On s’attendait, comme en Flandre, à un grand débat public, mais une certaine indifférence semble régner. Pire, ce pilier de la démocratie qu’est le devoir de mémoire se révèle bien fragile, voire inexistant chez les plus jeunes.
Tout passe, tout casse, tout lasse. Même la guerre, même la Shoah, même les bourreaux, même les héros. Alors que certains voudraient que la Belgique affronte enfin ses démons collaborationnistes (une bonne idée), la nouvelle génération ne possède même plus les informations élémentaires pour en appréhender les tenants et aboutissants.

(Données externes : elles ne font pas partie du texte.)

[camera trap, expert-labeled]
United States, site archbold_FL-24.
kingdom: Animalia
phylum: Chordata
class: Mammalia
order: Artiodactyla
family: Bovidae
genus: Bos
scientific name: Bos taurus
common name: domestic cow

Pourtant, la pandémie a ressuscité des concepts comme le couvre-feu, et a même déclenché une vague de délations sans précédent depuis les années 1940… Cette période hautement fondatrice de notre histoire est censée nous raconter tous les barbarismes, passés mais surtout présents, et à venir. Alors que l’on se cherche d’urgence un nouveau modèle, les enseignements à tirer de ce trauma sont primordiaux. En serons-nous capables?
Amnésie et antisémitisme: le devoir de mémoire aujourd’hui dans les classes
Que savent encore les jeunes en 2020, qu’est-ce qui est dans le programme, comment aborde-t-on ces questions, quelles sont les réactions, quels liens les élèves font-ils avec aujourd’hui?

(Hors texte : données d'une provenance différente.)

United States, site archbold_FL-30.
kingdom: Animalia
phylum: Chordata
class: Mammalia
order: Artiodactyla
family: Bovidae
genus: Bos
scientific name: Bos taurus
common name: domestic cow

Interview croisée de deux enseignantes (français et histoire)
Qu’est-ce qui est au programme?
Véronique Valentin (français) – On nous demande de former des citoyens responsables, éclairés, dotés d’un esprit critique. Former un citoyen, c’est large. C’est une porte d’entrée. Là, c’est la sensibilité du professeur qui s’exprime.
Estelle Trotin (histoire) – Dans l’enseignement général, la Seconde Guerre mondiale fait encore partie du programme. Dans le professionnel et le technique, elle a disparu au profit de la mondialisation ou de l’Union européenne. Il faut l’aborder via des thèmes, comme la montée des totalitarismes. Personnellement, j’ai beaucoup de mal avec ça. Dans le général, on a gardé une logique chronologique, ça arrive en fin de 5ème, mais ils n’ont plus rien eu depuis le primaire. Ils arrivent, c’est le néant. Ils ont l’image de Hitler, un dictateur, mais à peine. Une image très floue.
“Dans l’enseignement général, la Seconde Guerre mondiale fait encore partie du programme. Dans le professionnel et le technique, elle a disparu au profit de la mondialisation ou de l’Union européenne.”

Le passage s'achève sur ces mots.